BEGIN DOCUMENT PASSAGE

Skip to content

Accessing GeoParquet with Python and GDAL

This tutorial demonstrates how to access and manipulate the optimized building footprint layer in GeoParquet format using Python (GeoPandas) and GDAL (ogr2ogr). These tools allow you to filter, transform, and export data efficiently.

For Linux and macOS

This tutorial uses examples designed for Windows. Multi-line commands show the line continuation character according to the shell:

  • Windows Command Prompt (CMD): ^
  • Windows PowerShell: ` (backtick)

On Linux/macOS (bash, zsh), replace these characters with \ to indicate line continuation. Always check which shell you are using before adapting the syntax.

Conda Environment Setup

The following steps will guide you through setting up the environment needed to access and manipulate the GeoParquet building footprint data.


Installing conda

The recommended Python environment uses conda to manage dependencies. If you have not installed conda yet:

  1. Download and install Miniconda or Anaconda
  2. Verify the installation by opening a terminal and typing:
conda --version

If the command returns a version number (e.g., conda 24.1.2), conda is correctly installed.

Downloading the Environment File

The environment_geoparquet.yaml file contains all dependencies needed to work with GeoParquet data using Python and GDAL.

Download the environment file

📄 Download environment_geoparquet.yaml

Save this file in a working directory on your computer.

Creating the Environment

Open a terminal, navigate to the directory containing environment_geoparquet.yaml, then run:

conda env create -f environment_geoparquet.yaml -n env_geoparquet

This command will:

  • Install Python 3.12
  • Install the required libraries: geopandas, pyarrow, shapely, libgdal-arrow-parquet, gdal
  • Install GDAL ≥ 3.10 with GeoParquet support

Installation time

Installation may take a few minutes depending on your internet connection. Conda will automatically download and install all required dependencies.

Activating the Environment

Once the environment is created, activate it with:

conda activate env_geoparquet

Your command prompt should now display (env_geoparquet) at the beginning of the line, indicating the environment is active.

Verifying the Installation

To verify that the installation was successful, run the following commands:

1. Check Python version:

python --version
Expected: Python 3.12.x

2. Check for GeoParquet driver in GDAL:

ogrinfo --formats | findstr Parquet
Expected: A line containing Parquet (e.g., Parquet -raster,vector- (rw+): (Geo)Parquet)

3. Test Python imports:

python -c "import geopandas; import pyarrow; print('OK - All modules are correctly installed')"
Expected: OK - All modules are correctly installed

Troubleshooting

If you encounter persistent issues, remove the environment with conda env remove -n env_geoparquet and recreate it. You can also consult the GDAL documentation for creating an environment with GeoParquet support: https://gdal.org/en/stable/tutorials/vector_geoparquet_tut.html


Data Used

The optimized building footprint layer is accessible via the same URL. However, the function used in Python requires the S3 path. Here are the two links used:

  • S3 URL (for Python/GeoPandas):
    s3://ftp-maps-canada-ca/pub/nrcan_rncan/extraction/auto_building/auto_building_opti_2/auto_building_opti_2.parquet

  • /vsicurl/ URL (for GDAL/ogr2ogr):
    /vsicurl/https://ftp.maps.canada.ca/pub/nrcan_rncan/extraction/auto_building/auto_building_opti_2/auto_building_opti_2.parquet


Access with Python (GeoPandas)

END DOCUMENT PASSAGE
BEGIN RECORDED INFORMATION

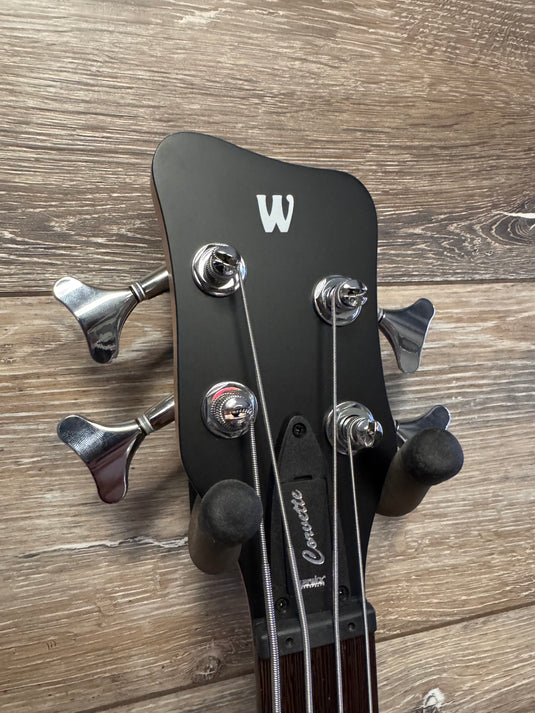 Warwick RockBass Corvette Basic,4 cordes, vert foncé Transparent,avec étui souple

END RECORDED INFORMATION

TASK TO COMPLETE.
Answer these from the GeoParquet tutorial:
(a) What line continuation character does it give for Windows PowerShell?
(b) Which Python version does the environment creation command install?
(c) Which kind of URL does it say is used with GDAL/ogr2ogr?

ANSWER.
(a) The backtick (`).
(b) Python 3.12.
(c) The /vsicurl/ URL.